Standox recently hosted its 2012 Standox Partnership In Excellence (PIE) Member Conference in Maui, Hawaii, for collision center PIE members from the U.S. and Canada.
The PIE Program is a business partner with Standox customers, maintaining a shared goal to achieve a sustainable competitive advantage through quality networking, innovative marketing and intelligent programs. Member benefits include member conferences, training programs, strategic partner relationships, business council membership and Bowtie Bucks rebates.
The meeting was held at The Ritz-Carlton, Kapalua on the island of Maui and gave PIE members the opportunity to network and learn from each other in a relaxing environment. The conference serves as a forum for collaboration and networking among the collision center owners and managers who attend. Attendees also can take the knowledge they gain from conference sessions and from their peers back to their collision centers, inspiring their future business decisions.
Opening the conference were industry experts Greg Horn of Mitchell International, Bruce Cooley of DuPont Performance Coatings (DPC) and George Avery of State Farm. They each offered valuable insights into key industry trends impacting collision repairers and insurance business models. Steve Trapp of DPC also presented attendees with scorecard Improvement.
The conference also featured an informative discussion by Dave Smith of Enterprise Rent-A-Car on human resource insight. Scott Bragg of Marketing Associates closed the conference with a presentation about inbound marketing and digital strategy.

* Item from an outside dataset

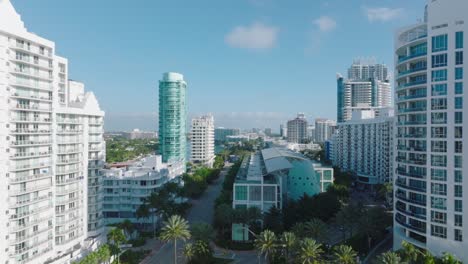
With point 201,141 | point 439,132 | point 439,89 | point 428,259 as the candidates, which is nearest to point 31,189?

“Standox has been hosting PIE Member Conferences for over a decade,” said Keith Sena, brand manager. “It allows our key customers the opportunity of three days of networking, learning and relaxing. Our focus with the conference is to give our customers a detailed review of key industry trends that will affect them in the coming year, give them some specific tools that they can use to improve their businesses in areas that they’ve said are important to them, and, of course, put a group of smart business people in the same room to allow them to learn from each other.”